__WAT NODIG IS__.
Bewerk alle records: zet "city bus" overal om in "tour bus" en houd de rest precies gelijk. Neem de afbeeldingen niet op in je antwoord.

__AANGELEVERDE RECORDS__.
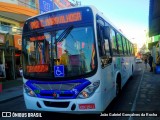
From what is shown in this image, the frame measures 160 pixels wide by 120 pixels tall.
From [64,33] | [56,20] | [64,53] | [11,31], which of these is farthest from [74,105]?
[11,31]

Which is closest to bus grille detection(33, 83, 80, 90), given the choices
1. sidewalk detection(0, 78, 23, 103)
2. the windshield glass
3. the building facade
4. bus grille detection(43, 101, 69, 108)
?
the windshield glass

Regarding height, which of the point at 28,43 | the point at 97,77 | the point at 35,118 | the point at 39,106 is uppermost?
the point at 28,43

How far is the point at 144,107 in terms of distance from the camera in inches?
311

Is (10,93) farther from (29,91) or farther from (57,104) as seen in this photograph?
(57,104)

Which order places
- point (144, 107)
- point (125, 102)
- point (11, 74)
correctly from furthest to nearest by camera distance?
point (11, 74), point (125, 102), point (144, 107)

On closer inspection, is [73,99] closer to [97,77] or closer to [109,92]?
[97,77]

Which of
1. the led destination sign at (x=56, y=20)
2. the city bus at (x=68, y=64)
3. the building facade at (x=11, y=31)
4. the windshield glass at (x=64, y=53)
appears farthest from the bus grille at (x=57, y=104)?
the building facade at (x=11, y=31)

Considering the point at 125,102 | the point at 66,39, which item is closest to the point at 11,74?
the point at 125,102

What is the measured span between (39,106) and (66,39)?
6.19 ft

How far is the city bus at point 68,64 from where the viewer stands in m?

__OPLOSSING PROBLEEM__.
From what is shown in this image, the frame measures 160 pixels wide by 120 pixels tall.
From [64,33] | [56,20] | [64,53] | [11,31], which of these is farthest from [74,105]?
[11,31]

Which is closest to bus grille detection(33, 83, 80, 90), given the choices
1. sidewalk detection(0, 78, 23, 103)
2. the windshield glass
3. the building facade
4. bus grille detection(43, 101, 69, 108)
?
the windshield glass

Regarding height, which of the point at 28,43 | the point at 97,77 | the point at 35,118 | the point at 39,106 is uppermost?
the point at 28,43

How far is the point at 144,107 in terms of distance from the camera in inches?
311

Is (10,93) farther from (29,91) or farther from (57,104) as seen in this photograph?
(57,104)

Which order places
- point (144, 107)
- point (125, 102)
- point (11, 74)
correctly from furthest to nearest by camera distance?
point (11, 74), point (125, 102), point (144, 107)

On closer inspection, is [73,99] closer to [97,77] or closer to [109,92]?
[97,77]

Which of
1. the led destination sign at (x=56, y=20)
2. the tour bus at (x=68, y=64)
3. the building facade at (x=11, y=31)
4. the windshield glass at (x=64, y=53)
appears farthest from the bus grille at (x=57, y=104)?
the building facade at (x=11, y=31)

Considering the point at 125,102 | the point at 66,39, which item is closest to the point at 11,74?
the point at 125,102

What is the measured span between (39,106) and (66,39)?
6.19 ft

How far is the tour bus at point 68,64 from where the viewer stands in m?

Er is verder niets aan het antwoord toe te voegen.